Do we all have the luxury of having these choices presented to us in such stark terms, doctor? My choice was very clearly delineated. So why did I reject the one thing I had wanted more than anything for my entire life - to be Tain's son? There's a simple answer. Either I could be what I had always wanted to be - or I could retain the last spark of decency that remained within me, the last piece of myself that Tain had not perverted. His offer could only be rejected. Acceptance would have destroyed me completely. And I am the survivor par excellence.

Like many leaders, Tain could give the impression of strategic ability, but his true genius was in delegation. He could spot those of us who could further his cause and he coaxed us into giving the best of ourselves for him. Everything I did was my own choice - Tain just provided the context for my talents to find full flight. This is what your historians and writers fail to understand, doctor, that for all his stupidity, his bigotry, his bombast and his vanity, Tain inspired people. And he inspired them, because you looked at Tain and you saw power. And those of us who worked for him, who had been sidelined and rejected and dismissed by the rest of society, we wanted a piece of that. Tain would ask and we would do because you knew that his will was such that nothing would stop him from succeeding.
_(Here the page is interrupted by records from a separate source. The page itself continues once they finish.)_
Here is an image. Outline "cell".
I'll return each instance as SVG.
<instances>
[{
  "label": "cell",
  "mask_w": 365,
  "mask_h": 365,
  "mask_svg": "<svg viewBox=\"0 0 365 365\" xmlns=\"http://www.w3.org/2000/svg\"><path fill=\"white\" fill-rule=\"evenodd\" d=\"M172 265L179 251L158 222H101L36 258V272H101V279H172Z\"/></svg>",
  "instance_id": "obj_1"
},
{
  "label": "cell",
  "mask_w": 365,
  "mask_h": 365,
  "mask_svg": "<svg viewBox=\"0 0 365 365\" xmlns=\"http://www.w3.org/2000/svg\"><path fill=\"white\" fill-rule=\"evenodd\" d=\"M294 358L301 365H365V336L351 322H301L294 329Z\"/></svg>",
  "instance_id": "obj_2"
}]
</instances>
And you wanted to be part of that success.

I may have largely blinded myself to Tain's faults, but I was no idiot. Tain saw me as no more than a tool; his best tool, admittedly, but no more than an extension of that indomitable will, to be used and put aside when necessary. His offer to legitimize me was to secure the succession and his empire. It was not a gesture of love. Love between Tain and me could only run one way. It had taken me a terribly long time to learn that, but once I had, there was no going back.

Twice now, I have murdered my way to the peak of Cardassian society - and then voluntarily exiled myself from it. The psychologist at Rangipo did not find this difficult to interpret. Under Tain's tutelage, I learnt that what it meant to be Cardassian was what I could never be; that Cardassian society had no place for me. I was outside of the family, outside marriage. I had constructed a society from which I could only be excluded. Even worse, I had a conscience. And, ultimately, I loved Cardassia more than I loved Tain.

Do you remember borrowing a book called The Never-Ending Sacrifice? You hated it, as I recall, but it contains so much truth about what it means - what it meant - to be Cardassian, to be willing to give up your life on her behalf, generation after generation. Sometimes it seems that my whole life has been the negative image: to love and to sacrifice Cardassia again and again. I would gladly have died for Cardassia, if it had been necessary. Instead, I got to live for her; for her and without her. I don't think it was the easier part.

Often, in the early morning, I watch the sun rise and I reflect on the remarkable ability of natural phenomena to soothe the most troubled thoughts. It is at moments like this that I believe I may, one day, forgive myself; it is when I dream, and I see Brun, and that little Klingon girl, and Cardassia City, my beautiful home, on fire, that I know that this is one lie that, no matter how often it is retold, will never gain the numinous sheen of truth. But I will remain hopeful. Most of all, I will remain, doctor, your most affectionate friend,

Elim Garak.

The mind is its own place, and in itself

Can make a Heav'n of Hell, a Hell of Heav'n.